### [Work instructions]
- a) Answer these questions using the PySpark passage:
(i) What Spark version or higher does the PySpark passage say is needed to use pyspark.sql.functions.from_json?
(ii) Who suggested that the data field is a string field?
(iii) According to the documentation cited in the PySpark passage, in which version was json_tuple() new?
- b) In the rows, starting with the line that contains "From closest to furthest, how" and going on through the end of the rows, rename "closest" to "nearest" wherever it occurs and reproduce those lines with nothing else changed.

### [Provided passage]

= = =

Pyspark: explode json in column to multiple columns
As long as you are using Spark version 2.1 or higher, pyspark.sql.functions.from_json
should get you your desired result, but you would need to first define the required schema
from pyspark.sql.functions import from_json, col
from pyspark.sql.types import StructType, StructField, StringType
schema = StructType(
[
StructField('key1', StringType(), True),
StructField('key2', StringType(), True)
]
)
df.withColumn("data", from_json("data", schema))\
.select(col('id'), col('point'), col('data.*'))\
.show()
which should give you
+---+-----+----+----+
| id|point|key1|key2|
+---+-----+----+----+
|abc| 6| 124| 345|
|df1| 7| 777| 888|
|4bd| 6| 111| 788|
+---+-----+----+----+
As suggested by @pault, the data field is a string
field. since the keys are the same (i.e. 'key1', 'key2') in the JSON string over rows, you might also use json_tuple()
(this function is New in version 1.6 based on the documentation)
from pyspark.sql import functions as F
df.select('id', 'point', F.json_tuple('data', 'key1', 'key2').alias('key1', 'key2')).show()

= = =

### [Data for processing]
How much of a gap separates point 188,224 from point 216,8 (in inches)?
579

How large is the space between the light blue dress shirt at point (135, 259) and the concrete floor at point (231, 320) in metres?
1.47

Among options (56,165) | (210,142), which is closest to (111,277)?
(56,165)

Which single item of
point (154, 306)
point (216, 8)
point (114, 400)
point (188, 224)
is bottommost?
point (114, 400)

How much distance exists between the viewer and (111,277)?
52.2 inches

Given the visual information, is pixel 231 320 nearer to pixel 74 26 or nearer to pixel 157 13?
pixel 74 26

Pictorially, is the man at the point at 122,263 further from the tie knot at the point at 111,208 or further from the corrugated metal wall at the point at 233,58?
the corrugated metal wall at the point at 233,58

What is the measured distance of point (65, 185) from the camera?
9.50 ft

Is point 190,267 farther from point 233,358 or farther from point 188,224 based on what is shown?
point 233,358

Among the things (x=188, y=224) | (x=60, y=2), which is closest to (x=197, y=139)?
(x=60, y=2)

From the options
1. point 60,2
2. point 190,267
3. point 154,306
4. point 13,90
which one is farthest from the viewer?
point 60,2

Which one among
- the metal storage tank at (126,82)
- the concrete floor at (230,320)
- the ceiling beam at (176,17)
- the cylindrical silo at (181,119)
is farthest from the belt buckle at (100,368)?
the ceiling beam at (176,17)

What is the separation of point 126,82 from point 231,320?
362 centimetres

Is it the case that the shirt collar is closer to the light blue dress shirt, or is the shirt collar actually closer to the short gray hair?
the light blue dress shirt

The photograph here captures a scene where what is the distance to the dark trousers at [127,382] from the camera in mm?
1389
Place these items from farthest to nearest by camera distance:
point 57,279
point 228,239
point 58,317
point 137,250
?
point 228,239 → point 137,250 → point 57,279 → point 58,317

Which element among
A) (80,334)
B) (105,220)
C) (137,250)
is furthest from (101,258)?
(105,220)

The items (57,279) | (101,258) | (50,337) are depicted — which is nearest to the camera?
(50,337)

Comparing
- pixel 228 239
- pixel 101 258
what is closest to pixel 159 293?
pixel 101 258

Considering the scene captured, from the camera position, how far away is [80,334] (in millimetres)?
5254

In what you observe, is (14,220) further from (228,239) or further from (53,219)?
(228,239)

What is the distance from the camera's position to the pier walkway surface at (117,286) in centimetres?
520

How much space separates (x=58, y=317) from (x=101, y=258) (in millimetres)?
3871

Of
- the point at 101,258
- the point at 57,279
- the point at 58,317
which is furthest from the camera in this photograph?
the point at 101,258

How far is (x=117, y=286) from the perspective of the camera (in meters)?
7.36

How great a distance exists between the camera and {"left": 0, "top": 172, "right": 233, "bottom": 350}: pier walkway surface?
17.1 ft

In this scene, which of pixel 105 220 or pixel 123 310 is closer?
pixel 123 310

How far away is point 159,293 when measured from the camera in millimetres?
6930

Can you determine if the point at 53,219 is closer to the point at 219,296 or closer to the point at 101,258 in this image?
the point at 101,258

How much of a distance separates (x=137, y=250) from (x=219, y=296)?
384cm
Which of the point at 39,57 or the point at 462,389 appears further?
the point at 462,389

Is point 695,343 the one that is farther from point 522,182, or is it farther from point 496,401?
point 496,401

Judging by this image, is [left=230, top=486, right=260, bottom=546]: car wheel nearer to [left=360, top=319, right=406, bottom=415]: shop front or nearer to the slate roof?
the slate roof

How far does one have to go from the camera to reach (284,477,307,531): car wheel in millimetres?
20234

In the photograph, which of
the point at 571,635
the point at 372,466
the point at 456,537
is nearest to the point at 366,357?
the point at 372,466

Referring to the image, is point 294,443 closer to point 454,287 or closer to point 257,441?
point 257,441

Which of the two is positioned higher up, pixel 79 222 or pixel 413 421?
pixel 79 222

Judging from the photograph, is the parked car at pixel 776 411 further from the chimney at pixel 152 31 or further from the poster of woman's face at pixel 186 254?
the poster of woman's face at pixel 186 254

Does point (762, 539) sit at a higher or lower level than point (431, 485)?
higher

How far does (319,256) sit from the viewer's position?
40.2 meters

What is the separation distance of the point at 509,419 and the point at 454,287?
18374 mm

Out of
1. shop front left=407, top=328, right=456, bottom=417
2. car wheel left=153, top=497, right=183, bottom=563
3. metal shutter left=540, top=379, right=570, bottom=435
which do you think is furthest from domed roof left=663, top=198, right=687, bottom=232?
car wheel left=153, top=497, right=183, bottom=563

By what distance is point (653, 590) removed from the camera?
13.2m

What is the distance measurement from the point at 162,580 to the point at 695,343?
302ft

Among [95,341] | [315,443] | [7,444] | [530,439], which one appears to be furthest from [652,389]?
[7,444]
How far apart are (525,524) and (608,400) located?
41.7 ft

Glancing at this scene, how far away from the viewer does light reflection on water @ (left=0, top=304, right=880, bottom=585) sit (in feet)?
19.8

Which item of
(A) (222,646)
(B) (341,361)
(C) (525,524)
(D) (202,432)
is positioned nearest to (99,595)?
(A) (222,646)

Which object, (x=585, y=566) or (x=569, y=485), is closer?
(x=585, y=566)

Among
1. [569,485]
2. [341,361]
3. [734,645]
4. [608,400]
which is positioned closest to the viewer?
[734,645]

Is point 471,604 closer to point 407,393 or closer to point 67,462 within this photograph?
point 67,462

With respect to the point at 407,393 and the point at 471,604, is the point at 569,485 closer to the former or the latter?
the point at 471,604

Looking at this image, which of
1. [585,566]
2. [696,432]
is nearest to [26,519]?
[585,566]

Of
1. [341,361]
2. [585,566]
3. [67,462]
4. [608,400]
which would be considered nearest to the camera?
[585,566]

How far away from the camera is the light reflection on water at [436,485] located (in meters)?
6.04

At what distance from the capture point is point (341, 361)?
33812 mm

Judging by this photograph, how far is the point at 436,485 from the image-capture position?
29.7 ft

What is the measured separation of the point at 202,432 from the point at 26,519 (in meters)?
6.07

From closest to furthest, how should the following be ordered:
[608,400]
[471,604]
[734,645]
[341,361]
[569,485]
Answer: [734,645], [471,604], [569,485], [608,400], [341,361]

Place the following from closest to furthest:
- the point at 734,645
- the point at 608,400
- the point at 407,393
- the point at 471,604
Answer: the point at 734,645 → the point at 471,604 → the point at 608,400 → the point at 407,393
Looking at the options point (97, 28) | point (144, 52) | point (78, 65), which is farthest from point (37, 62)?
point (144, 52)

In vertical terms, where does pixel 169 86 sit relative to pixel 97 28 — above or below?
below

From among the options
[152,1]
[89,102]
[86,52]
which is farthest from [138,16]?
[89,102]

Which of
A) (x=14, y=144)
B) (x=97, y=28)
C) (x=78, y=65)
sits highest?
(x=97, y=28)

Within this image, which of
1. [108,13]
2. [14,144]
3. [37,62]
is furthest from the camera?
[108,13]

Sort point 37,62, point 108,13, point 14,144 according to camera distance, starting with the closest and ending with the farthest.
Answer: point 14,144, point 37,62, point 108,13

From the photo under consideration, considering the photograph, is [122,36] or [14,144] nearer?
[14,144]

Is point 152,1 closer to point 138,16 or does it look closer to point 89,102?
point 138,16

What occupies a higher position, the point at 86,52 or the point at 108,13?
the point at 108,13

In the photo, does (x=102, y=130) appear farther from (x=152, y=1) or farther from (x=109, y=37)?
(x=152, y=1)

= = =

### [Solution list]
- a)
(i) Spark version 2.1 or higher
(ii) @pault
(iii) Version 1.6

- b)
From nearest to furthest, how should the following be ordered:
[608,400]
[471,604]
[734,645]
[341,361]
[569,485]
Answer: [734,645], [471,604], [569,485], [608,400], [341,361]

Place the following from nearest to furthest:
- the point at 734,645
- the point at 608,400
- the point at 407,393
- the point at 471,604
Answer: the point at 734,645 → the point at 471,604 → the point at 608,400 → the point at 407,393
Looking at the options point (97, 28) | point (144, 52) | point (78, 65), which is farthest from point (37, 62)?
point (144, 52)

In vertical terms, where does pixel 169 86 sit relative to pixel 97 28 — above or below?
below

From among the options
[152,1]
[89,102]
[86,52]
which is farthest from [138,16]?
[89,102]

Which of
A) (x=14, y=144)
B) (x=97, y=28)
C) (x=78, y=65)
sits highest?
(x=97, y=28)

Within this image, which of
1. [108,13]
2. [14,144]
3. [37,62]
is furthest from the camera?
[108,13]

Sort point 37,62, point 108,13, point 14,144 according to camera distance, starting with the nearest and ending with the farthest.
Answer: point 14,144, point 37,62, point 108,13

From the photo under consideration, considering the photograph, is [122,36] or [14,144] nearer?
[14,144]

Is point 152,1 closer to point 138,16 or does it look closer to point 89,102?
point 138,16

What occupies a higher position, the point at 86,52 or the point at 108,13?
the point at 108,13

In the photo, does (x=102, y=130) appear farther from (x=152, y=1) or farther from (x=109, y=37)?
(x=152, y=1)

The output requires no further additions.